Allied Erecting & Dismantling Co. v. Genesis Equip. & Mfg.
The U.S. Court of Appeals for the Sixth Circuit affirmed the district court decision holding that a plaintiff is precluded from filing a claim based on alleged ongoing misbehavior when an allegation of trade secrets misappropriation has been resolved, and the plaintiff’s prior attempt to get an injunction or forward-looking relief was rejected. Allied Erecting & Dismantling Co. v. Genesis Equip. & Mfg., Case No. 14-3563 (6th Cir., Nov. 3, 2015) (Norris, J.).(concurrence, White, J)

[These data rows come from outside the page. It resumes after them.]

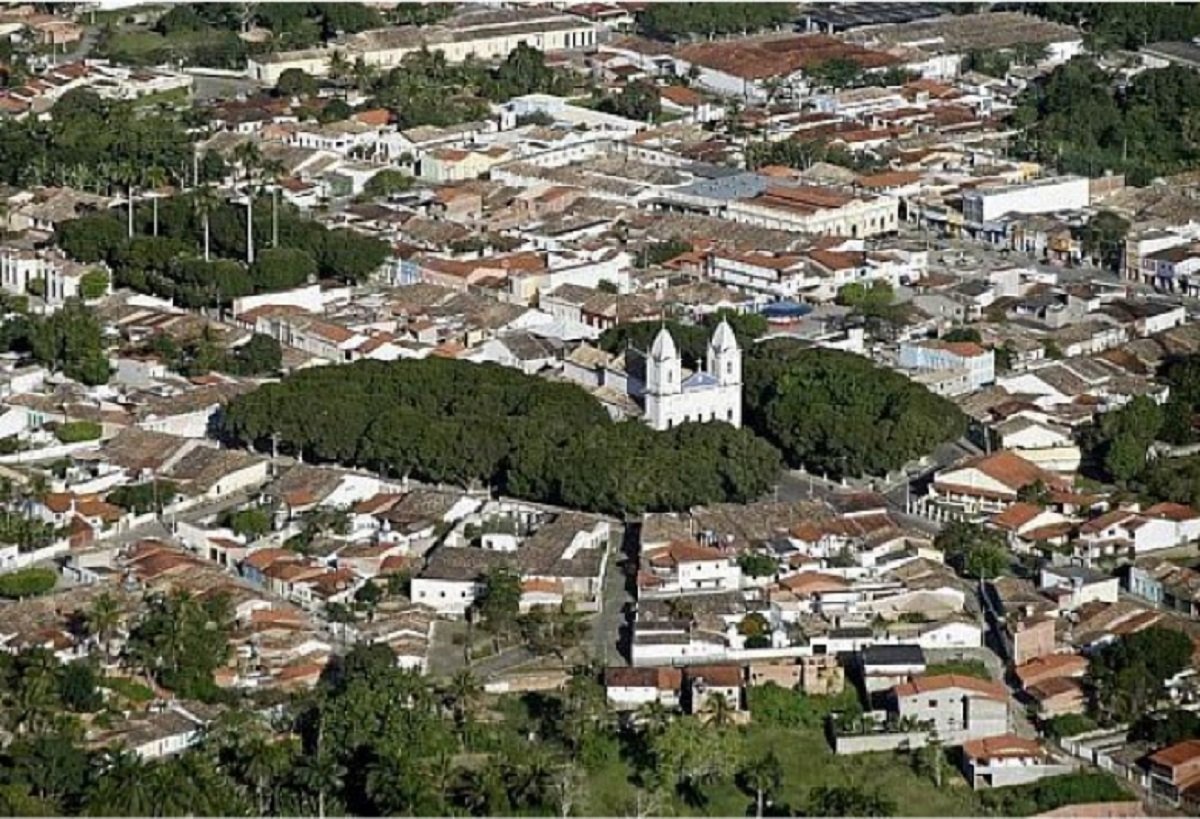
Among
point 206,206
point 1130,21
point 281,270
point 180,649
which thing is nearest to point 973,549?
point 180,649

Allied Erecting & Dismantling (Allied), founded in 1973 by John Ramun, is in the field of industrial dismantling and scrap processing, including the design, development, and manufacture of related specialized equipment. Allied is a direct competitor of Genesis Equip & Mfg. (“Genesis”). While John Ramun’s son Mark worked at Allied, they developed innovative multi-use demolition machine attachments, called the Allied MT. Various sizes and types of jawsets, including a steel beam cutter and a concrete crusher were available, allowing the Allied MT operator to perform different tasks with just one tool. Mark had detailed information relating to the Allied MT and the related trade secrets. When Mark left the company, he took a laptop with him that contained 15,000 pages of documents. Two years later, Mark joined Allied’s competitor Genesis. Sometime thereafter, Genesis released its own multiuse tool called the LXP and the Versi Pro. Allied filed a lawsuit based on the misappropriation of the Allied MT trade secrets by Genesis and Mark Ramun.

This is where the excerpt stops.